California is known for having heavy traffic, and pedestrians face an increasingly dangerous environment. A report from the Governors Highway Safety Association showed that pedestrian deaths from traffic accidents around the country rose 11 percent in 2016 compared to 2015. This spike in fatalities exacerbates the dangerous trend that produced a 12 percent increase in fatal pedestrian accidents between 2006 and 2015.

A senior researcher at the Pedestrian and Bicycle Information Center believes that part of the problem comes from road designs meant to allow motor vehicles to move as fast as possible without consideration for the safety of people on foot. Low-income, immigrant and minority neighborhoods tend to have the most pedestrian accidents. These areas generally lack infrastructure that accommodates walkers, runners and bicyclists.

A representative from the Federal Highway Administration said that older neighborhoods had roads designed in the 1950s when pedestrians were not taken into consideration at all. According to a report from Smart Growth America, the absence of sidewalks and crosswalks coupled with wide lanes that facilitate speeding vehicles create a dangerous environment for pedestrians. The report also noted that African-American pedestrians are killed at almost twice the rate of white pedestrians.

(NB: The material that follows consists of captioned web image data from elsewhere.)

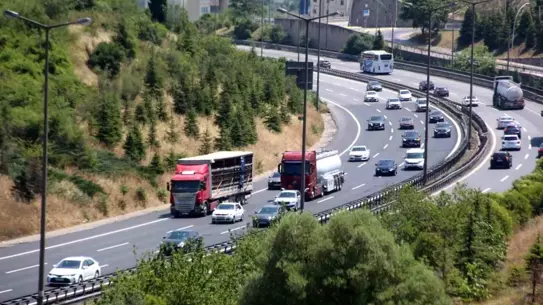 Kurban Bayramı'nda Dönüş Trafiği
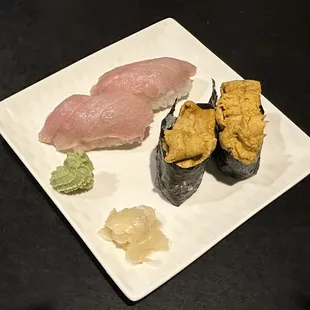 Toro Nigiri, Sea Urchin(Uni)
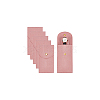 6 Sets Rectangle Velvet Single Watch Storage Bags ABAG-NB0002-09-7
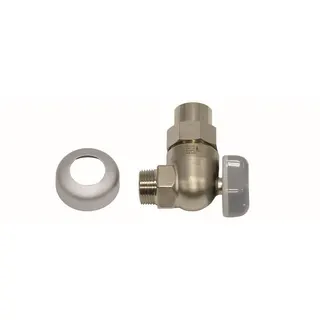Vaillant Gaskugelhahn Eck R/Rp 3/4 mit Brandschutzeinrichtung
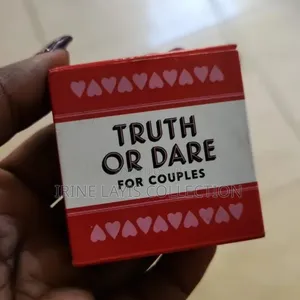Truth or Dare Card Game for Couples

When a vehicle strikes a person, severe injuries could be inflicted. The resulting medical bills, lost wages and possible disability could cause significant financial hardship, and the victim might wish to explore the legal alternatives with an attorney if it can be demonstrated that the accident was due to the negligence of the person at the wheel of the vehicle. One option could be the filing of a personal injury lawsuit.